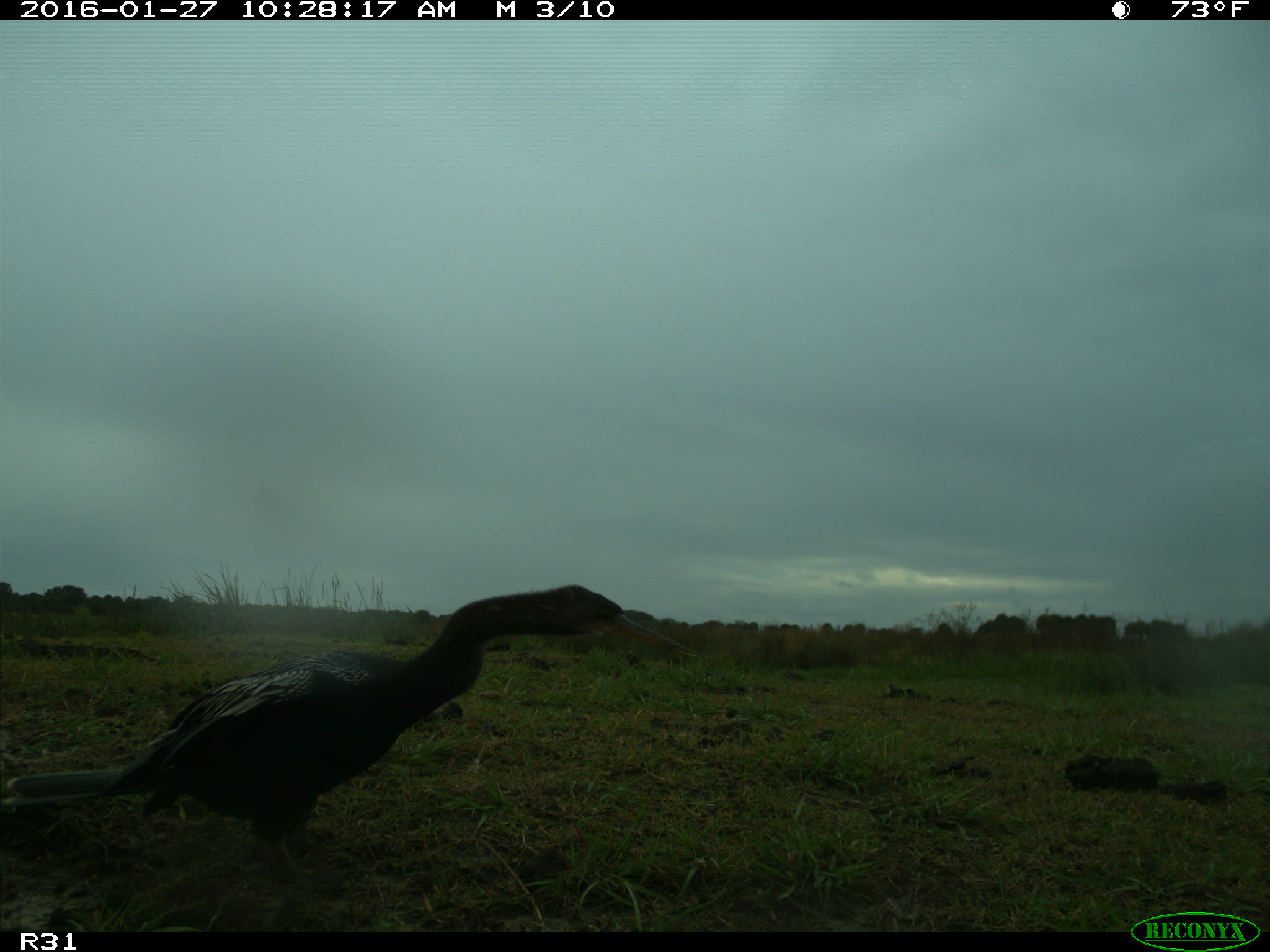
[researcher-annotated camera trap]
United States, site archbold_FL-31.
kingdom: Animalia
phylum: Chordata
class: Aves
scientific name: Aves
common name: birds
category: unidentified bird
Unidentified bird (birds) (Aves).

* * *

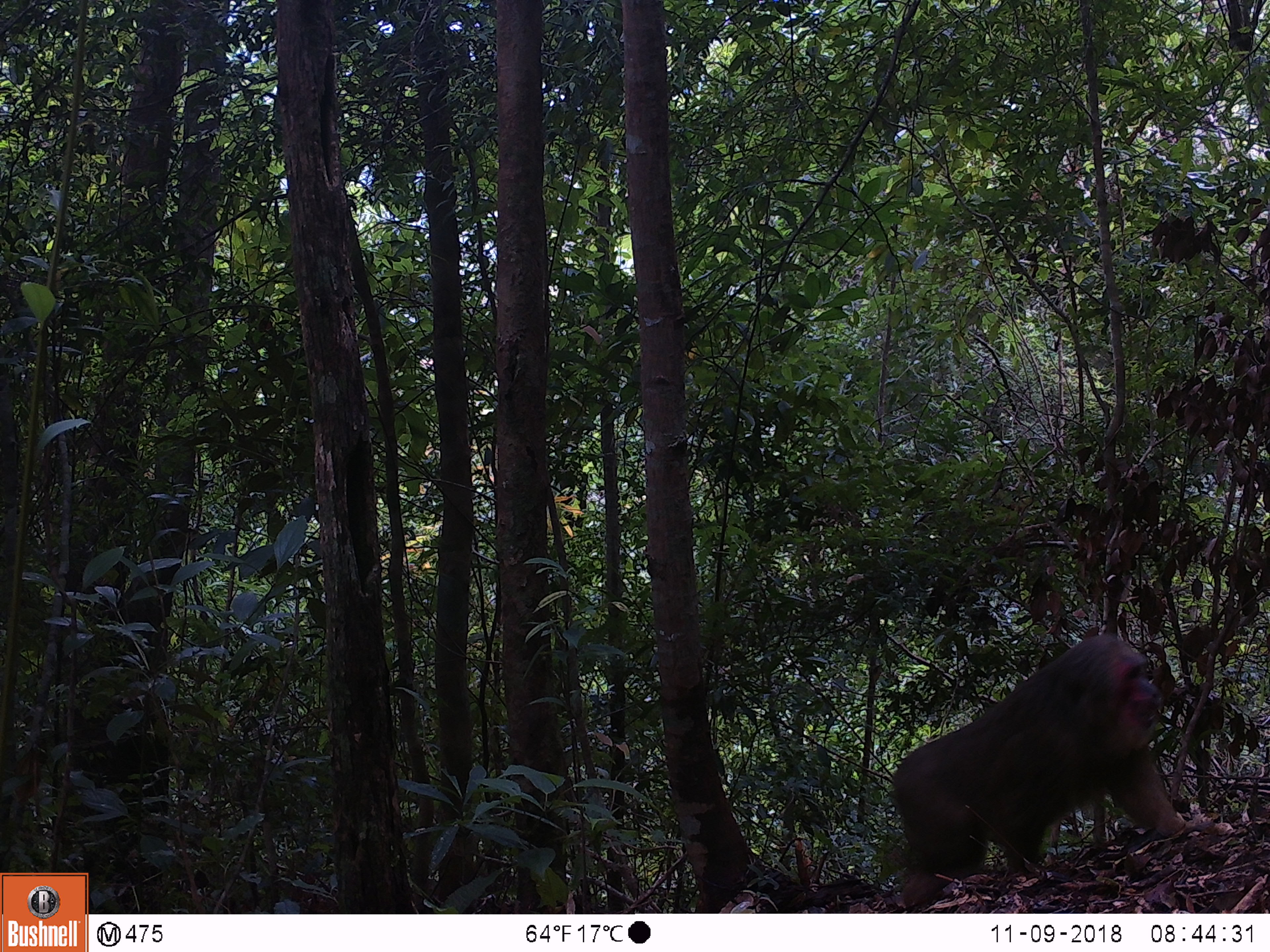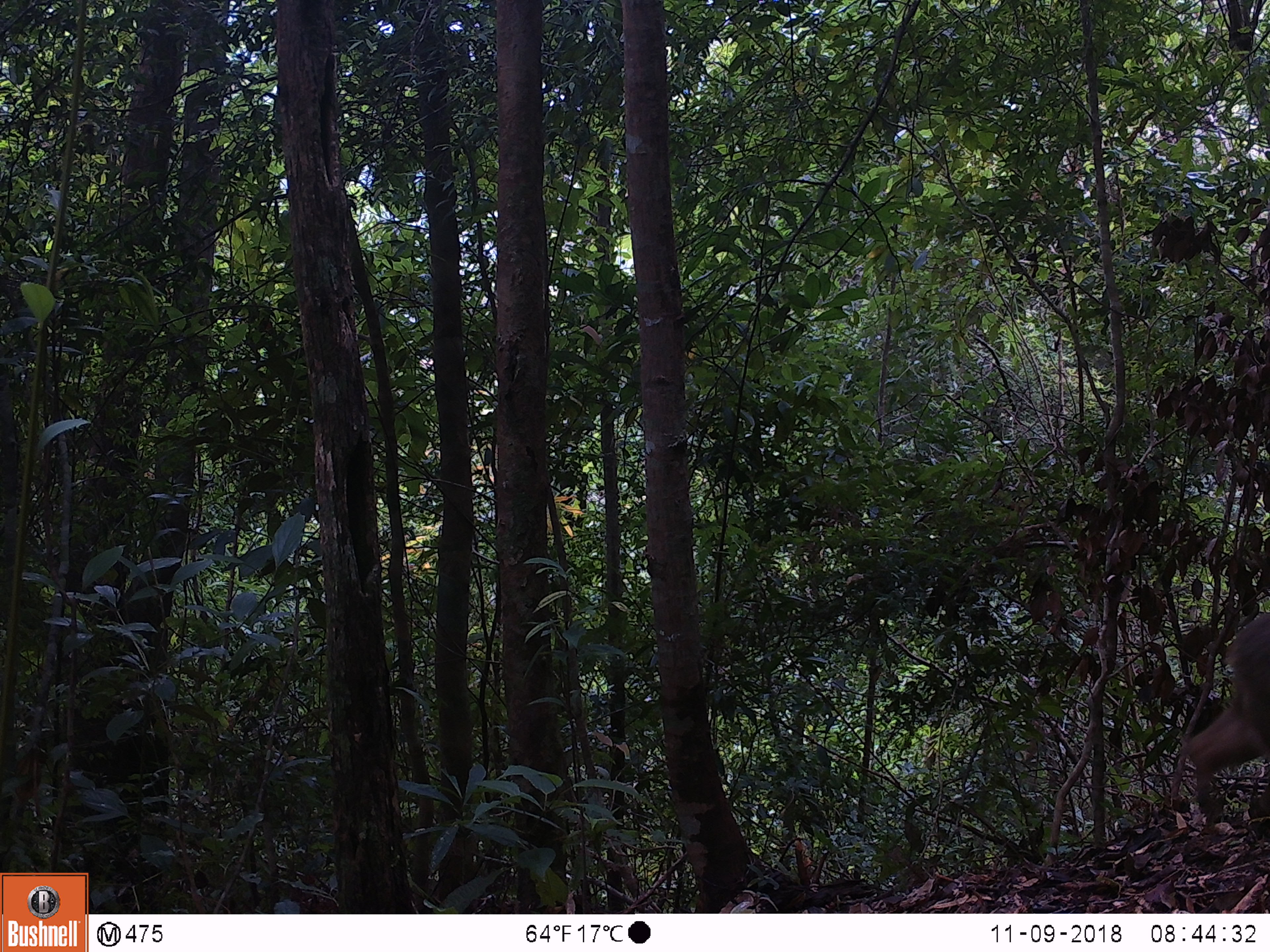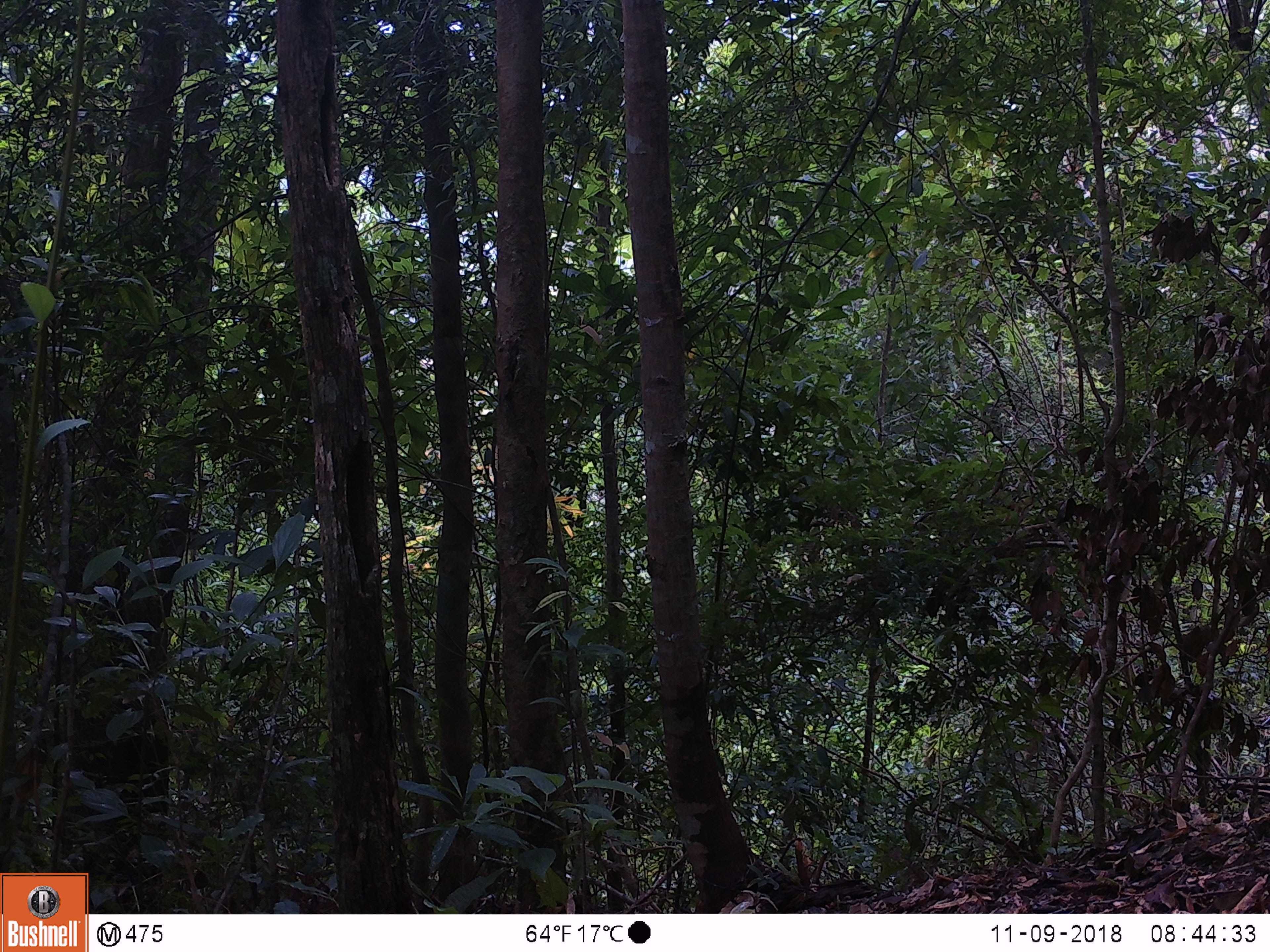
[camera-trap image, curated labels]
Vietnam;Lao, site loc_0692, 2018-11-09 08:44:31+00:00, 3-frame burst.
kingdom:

### ASSIGNMENT
Please find all lines of the entries that hold the string "camera" and copy them.

### ANSWER SPACE
[researcher-annotated camera trap]
[camera-trap image, curated labels]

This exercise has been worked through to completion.